IdeaXchange

What to do if your business is slow to rebound

Jennifer Palmer, Gerber Finance
Here are four steps to take right now to get back on track.

After a year like 2020, it seems like there is nowhere to go but up. As vaccines have become available, COVID-19 cases have declined and restrictions lifted it appears that life is getting back to some semblance of normality. And with unemployment declining, stimulus checks in wallets and lots of pent-up desire, consumer spending seems to be getting a shot in the arm too. Deloitte predicts an increase of 7.6% in 2021 and 3.9% in 2022.

But what if things are not suddenly rosy for your business in 2021?

First, know that you are not alone. There are so many reasons you might not be doing as well as you hoped this year, ranging from rampant supply chain issues to pivots to direct-to-consumer to year-over-year declines from a pandemic bump (especially for cleaning, hygiene, pantry and immunity-boosting products).

So what should you do if you thought you would be a lot better off by now than you are? Here are some steps you can take right now to get back on track.

Need cash?

If you are running low on cash, the first thing to do is talk to your finance partners. Any good partner wants to hear the good news and the bad news and will help you strategize. Perhaps you need a temporary increase on your line of credit or flexibility on structure to unlock more capital. We have seen this need in our portfolio as clients realized that summer would be tough on them. We have been providing our clients with “seasonal accommodations” to get them through the immediate supply chain issues. In most cases, projections support that they will not need these accommodations any longer by fall. 

And, if you don’t have financing, think about getting it now, before you need it. If you have funded your business with equity, get a line of credit for security. You may not need it right now, but when the time comes that you do, it will be harder to get and you will be rushed into a decision.

Start with a plan

If you need accommodations, go to your partner with a clear plan demonstrating how you will use the additional capital to help the problem and how you will pay it back and when. Be realistic as this is an opportunity to gain trust with your partner. If you need to ask for help again, they will look back at this instance to see if you delivered on your promises.

Do your part

You have cash on your shelves: your inventory.

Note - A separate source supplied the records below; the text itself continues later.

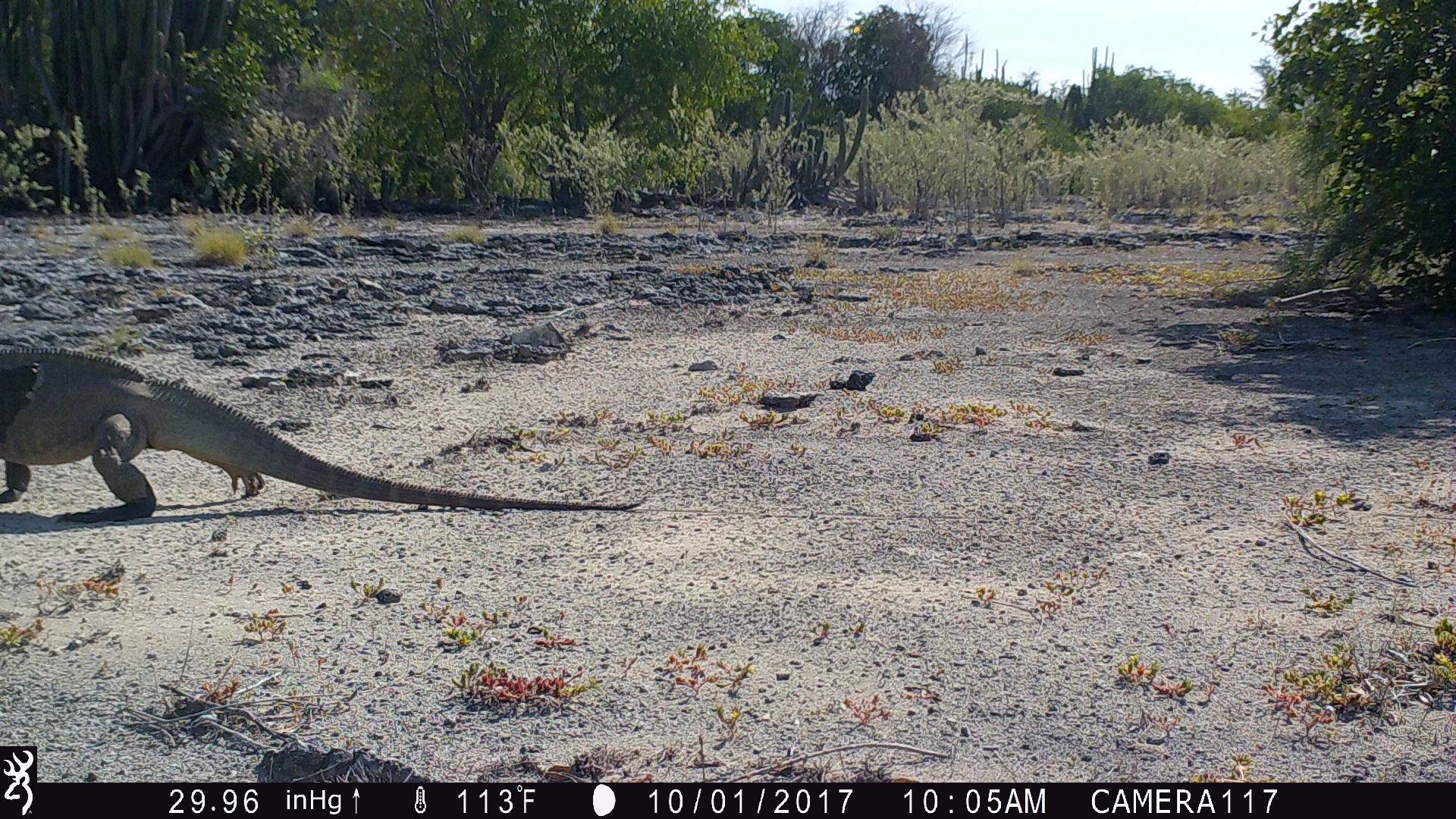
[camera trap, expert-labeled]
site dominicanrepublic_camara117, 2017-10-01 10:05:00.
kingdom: Animalia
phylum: Chordata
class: Reptilia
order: Squamata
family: Iguanidae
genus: Iguana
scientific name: Iguana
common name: typical iguanas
Iguana (typical iguanas).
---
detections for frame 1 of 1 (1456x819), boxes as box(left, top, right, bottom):
iguana: box(0, 346, 653, 533)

You need to move it! So many companies hold onto their product too long and don’t want to sell it at a discount. But the actual cost of keeping it is much more than you may realize. Correctly calculate the true cost of maintaining this “cash” on the shelf, including financing, storage, etc. Usually, the sooner you move product, the better, especially in the food and beverage space. 

Do not take on new sales or new customers if you don’t have the product to fulfill orders. You will burn bridges. If you have a good product, the retailer will come back, and they will understand that everyone is dealing with supply chain issues right now. It’s better to say no off the bat than to say yes and then renege. If you do make this mistake, communicate early and often to your customers and suppliers. Openness and transparency are always best but are vital when navigating a crisis.

Stick to your knitting

Continue to focus on innovation, but don’t try to change your business to go after sales. New products or new lines must be strategically planned and not launched as a reaction to declining sales. We have seen solid businesses falter because management became more interested in new products than the core business.

It’s been quite a year and a half, and we’re not out of the woods yet. Even though things are looking up, it doesn’t mean every business is going gangbusters. Now is still the time to be smart and thoughtful to stay—or get back—on track.

Jennifer Palmer is CEO of Gerber Finance, the leading Asset Based Lender for fast-growing brands, with a specialty in natural products through its Naturally Gerber division.